A main focus of critical attention has been the manner in which Creangă depicted the story's protagonist. His string of disadvantageous transactions, researcher and theater critic Mirella Nedelcu-Patureau argues, echoes a theme common in Romanian folklore and other European traditions, resonating in particular with "Hans in Luck", the Brothers Grimm story (and, through it, with Bertold Brecht's play Jean la chance). The recourse to unbalanced exchanges between the naïve and the shrewd is found in traditional accounts from both of two Romanian regions: Creangă's native Moldavia and its southern neighbor Wallachia. Ethnologist Pavel Ruxăndoiu placed "Dănilă Prepeleac", alongside a fragment of Povestea vorbii ("The Story of the Word"), a poem by the Wallachian Anton Pann, in a category of writings codifying that tradition.

The interest of critics was attracted to the protagonist's characterization and the problems of interpretation that it poses. According to ethnologist Șerban Anghelescu, Dănilă displays "idiocy serving to initiate", while Ursachi sees the hero as manifesting "complete, and therefore sublime, stupidity." Briefly reviewing earlier comments made about the work, literary historian Mircea Braga underlines the break between the two sections of the narrative, which seem to portray Prepeleac as two very different characters. He sees this as direct proof of Creangă's emancipation from the conventions of fairy tales, allowing the writer to progress within his own text and "annul the schematic-simplistic character" presumed by tradition. The characterization of Dănilă, as provided by critic Ioana Pârvulescu, contrasts his "stupidly intelligent" attributes with those of the "stupidly stupid" devil. Noting that Prepeleac is able to easily manipulate the devil with the myth of lunar creatures, Pârvulescu paraphrases a possible didactic intent on the part of the narrator: "superstition is for stupid folk, and stupidity is the devil himself, or vice versa, the devil is stupidity incarnate."

The accumulation of negative traits is counterbalanced by the attributes of other characters, including the goodness displayed by Dănilă's wife. Contrasting the sexism he identifies in several of Creangă's stories with the modern standards of political correctness, literary critic Ion Manolescu sees the manner in which Prepeleac's sister-in-law is portrayed as leading to an implicit moral: "if you want to tear a family apart, call for a woman."

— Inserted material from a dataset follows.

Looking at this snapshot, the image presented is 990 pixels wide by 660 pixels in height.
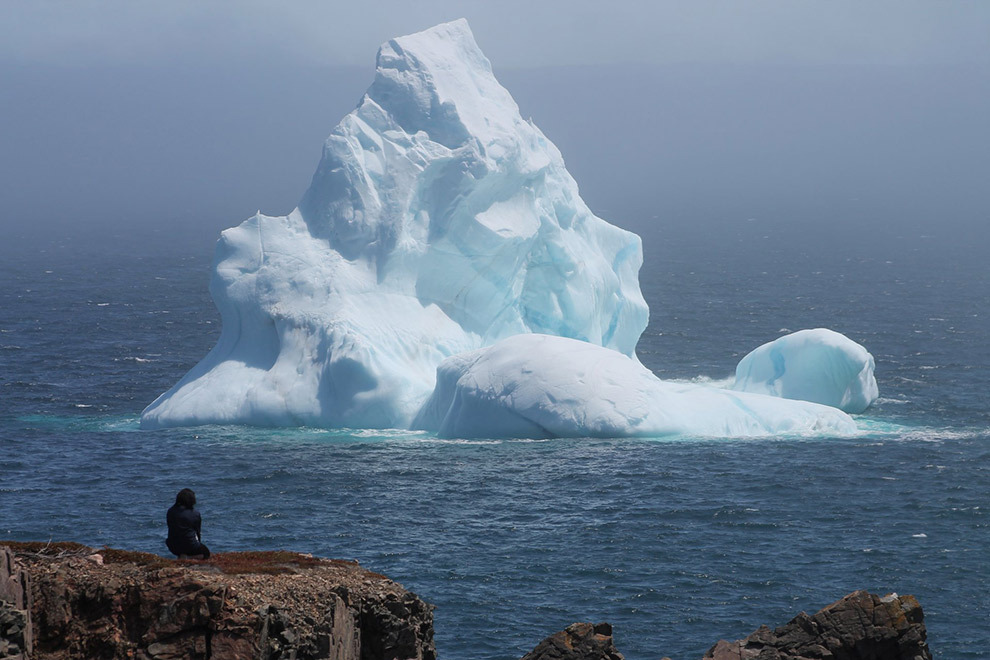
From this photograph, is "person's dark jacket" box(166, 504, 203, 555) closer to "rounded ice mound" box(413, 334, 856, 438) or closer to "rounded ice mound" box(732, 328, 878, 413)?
"rounded ice mound" box(413, 334, 856, 438)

"Dănilă Prepeleac" has had several adaptations for the Romanian stage, one of which has been traditionally performed at the Ion Creangă Children's Theater in Bucharest. The story also forms part of Creangă's legacy in Romania's neighbor, Moldova. Before 1991, while the region was still part of the Soviet Union as the Moldavian SSR, one of the leading Moldovan artists Igor Vieru, contributed original illustrations to local editions of the story. In 1996, filmmaker Tudor Tătaru directed a Moldovan-Romanian co-production of the tale, starring Mircea Diaconu in the title role.